Specchio di Iside L'Arco del re

difficoltà: 6c+ / 6a+ obbl
esposizione arrampicata: Ovest
quota base arrampicata (m): 1700
sviluppo arrampicata (m): 180
dislivello avvicinamento (m): 500

copertura rete mobile
dato non disponibile

contributors: block65
ultima revisione: 25/07/11

località partenza: Forno Alpi Graie (Groscavallo , TO )

punti appoggio: Albergo Ristorante Savoia

cartografia: Valli di Lanzo - Fraternali editori

bibliografia: Vallone di Sea un mondo di pietra - M. Blatto

note tecniche:
Via di arrampicata mista che tenta di unire il trad al moderno e all'artificiale classico. Qualche bel tiro, e ambiente come sempre grandioso. Il diedro, del penultimo tiro, nella prima parte, può risultare spesso interessato da colate d'acqua, anche dopo parecchi giorni di tempo asciutto.
Aperta un pò dall'alto e un pò dal basso da G.Quercia e D.Re, con gran lavoro di pulizia sui primi due tiri.

descrizione itinerario:
Avvicinamento: da Forno Alpi Graie seguire la sterttata dell'acquedotto, guadando il torrente di Sea. Raggiungere le prese e salire la pietraia (ometti) fino alla base dello Specchio di Iside, la cui base si costeggia superando l'attacco di Supercontroles. appena a sinistra della via del Temporale una breve cengia con rododendri porta al pinto di attacco (spit visibile in alto; ore 0,45 da Forno).

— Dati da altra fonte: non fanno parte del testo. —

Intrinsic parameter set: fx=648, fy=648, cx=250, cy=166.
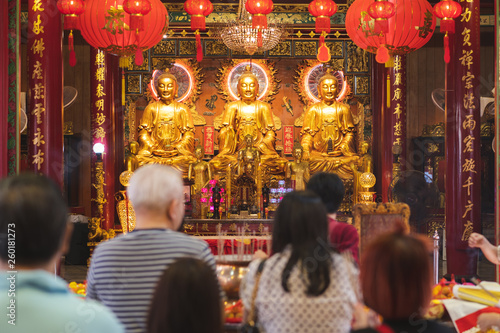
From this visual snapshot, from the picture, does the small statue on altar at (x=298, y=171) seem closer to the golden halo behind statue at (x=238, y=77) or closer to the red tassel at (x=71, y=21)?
the golden halo behind statue at (x=238, y=77)

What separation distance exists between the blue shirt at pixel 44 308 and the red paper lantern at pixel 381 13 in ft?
13.8

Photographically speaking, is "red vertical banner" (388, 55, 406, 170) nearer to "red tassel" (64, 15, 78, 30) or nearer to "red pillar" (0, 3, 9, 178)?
"red tassel" (64, 15, 78, 30)

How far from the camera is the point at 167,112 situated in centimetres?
990

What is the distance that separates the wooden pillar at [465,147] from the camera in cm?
588

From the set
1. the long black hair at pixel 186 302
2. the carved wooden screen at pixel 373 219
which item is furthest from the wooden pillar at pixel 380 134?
the long black hair at pixel 186 302

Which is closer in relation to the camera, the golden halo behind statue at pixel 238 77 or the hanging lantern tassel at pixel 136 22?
the hanging lantern tassel at pixel 136 22

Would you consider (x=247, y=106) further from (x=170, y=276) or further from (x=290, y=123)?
(x=170, y=276)

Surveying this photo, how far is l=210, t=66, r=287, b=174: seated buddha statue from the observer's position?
9.77 metres

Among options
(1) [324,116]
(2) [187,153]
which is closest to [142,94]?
(2) [187,153]

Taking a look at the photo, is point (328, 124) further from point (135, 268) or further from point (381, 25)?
point (135, 268)

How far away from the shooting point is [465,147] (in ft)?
19.4

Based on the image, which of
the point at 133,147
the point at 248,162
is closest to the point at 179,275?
the point at 248,162

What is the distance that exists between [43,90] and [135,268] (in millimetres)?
4258

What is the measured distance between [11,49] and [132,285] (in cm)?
407
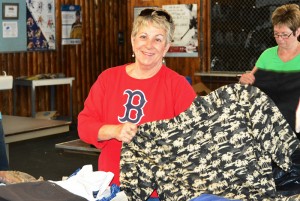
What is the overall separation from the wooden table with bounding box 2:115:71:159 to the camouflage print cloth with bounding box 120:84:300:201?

Salita: superare una lama sporgente a destra e vincere la placca con un passetto delicato 6a+, quindi su roccia lavorata raggiungere un terrazzino delimitato a sinistra da un piccolo diedro, che si sale senza difficoltà fino alla S1.
Superare una sporgenza oltre la quale si apre una vaga fessura dai bordi arrotondati 6a e uscire su una placca con ottimi gradoni. Salire sul limitare destro della placca 4c fino a reparire un canale erboso con roccette affioranti che conduce alla base di un diedro, dove si sosta (S2).
Salire il diedro continuo e tecnico, utilizzando ora il fessurino di fondo, ora una curiosa opposizione schiena - spigolo, uscendo con un passo un pò difficile da una strozzatura, oltre la qwuale si afferra una fessura in dulfer più larga (tratti di 6b sostenuto; due chiodi in posto che agevolano molto la salita). Salire un diedro aperto con un chiodo 5c fino a un terrazzo, poi una fessura che incide il diedro successivo, aperto e abbattuto, sostando sotto la volta strapiombante S4. Seguire il fondo del diedro
con dulfer faticosa e, quando questo diventa a d arco verso destra con incastro e opposizione rovescia 6b+, 6c e 6c+, afferrando ina lama oltre la quale è giocoforza tirare fuori le staffe. seguire allora tutto l'arco (numerosi chiodi in posto) e uscire su di un ballatoio S5. Seguire il diedrino articolato che segue fino al termine 5c S6

Discesa: dalla S6 ci si cala fino alla S3 della Via del Temporale, da cui si scende con due doppie su ottime calate.

In posto alcuni spit e dei chiodi, da integrare con una serie di BdC3, BdC4 fino allo 0.75 doppi;
una serie di nut medio piccoli. Utile anche il bdC4 n° 1 e 3. Due staffe per velocizzare il tiro d'artif e semimobili per collegare gli spit di sosta.